*Direction*.
Which lines in the material below contain the string "brown", matching case? Copy each of those lines in full.

*Extracted data*.

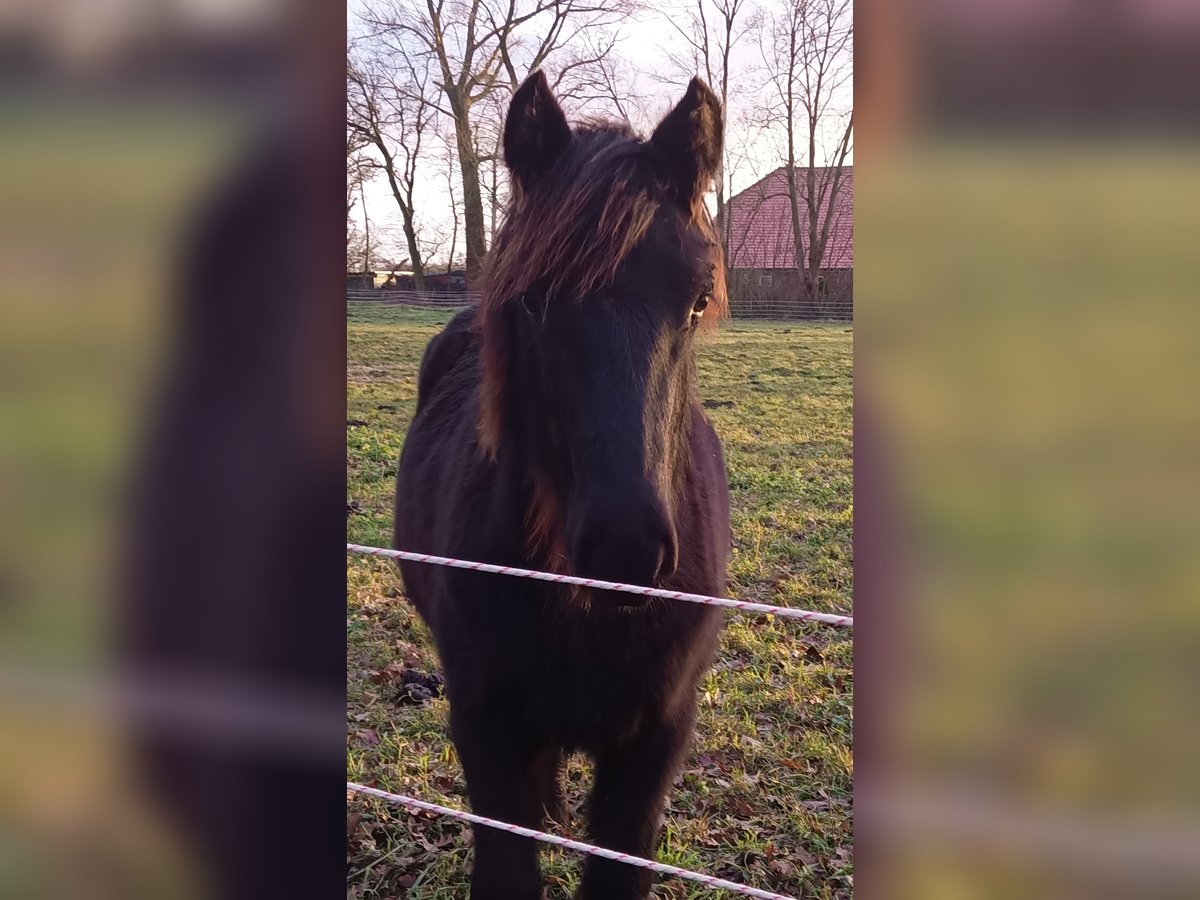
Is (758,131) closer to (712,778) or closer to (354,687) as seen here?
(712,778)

--

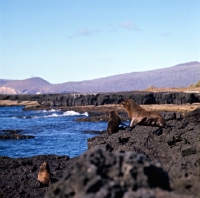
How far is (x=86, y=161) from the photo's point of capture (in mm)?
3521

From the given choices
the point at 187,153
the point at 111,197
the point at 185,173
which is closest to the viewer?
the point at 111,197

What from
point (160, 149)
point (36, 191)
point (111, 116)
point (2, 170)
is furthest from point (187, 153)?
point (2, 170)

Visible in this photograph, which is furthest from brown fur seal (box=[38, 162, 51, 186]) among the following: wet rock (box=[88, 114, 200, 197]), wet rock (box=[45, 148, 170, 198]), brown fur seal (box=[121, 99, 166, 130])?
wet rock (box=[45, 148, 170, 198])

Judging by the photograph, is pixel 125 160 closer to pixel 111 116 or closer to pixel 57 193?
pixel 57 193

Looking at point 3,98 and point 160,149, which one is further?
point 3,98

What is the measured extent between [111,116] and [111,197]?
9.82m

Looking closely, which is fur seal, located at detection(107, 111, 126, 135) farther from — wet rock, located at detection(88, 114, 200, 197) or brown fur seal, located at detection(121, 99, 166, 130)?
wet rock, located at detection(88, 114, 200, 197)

*The result*.
Visible in this photograph, which is furthest from brown fur seal (box=[38, 162, 51, 186]) among the following: wet rock (box=[88, 114, 200, 197]), wet rock (box=[45, 148, 170, 198]), brown fur seal (box=[121, 99, 166, 130])?
Looking closely, which is fur seal, located at detection(107, 111, 126, 135) farther from — wet rock, located at detection(88, 114, 200, 197) or brown fur seal, located at detection(121, 99, 166, 130)?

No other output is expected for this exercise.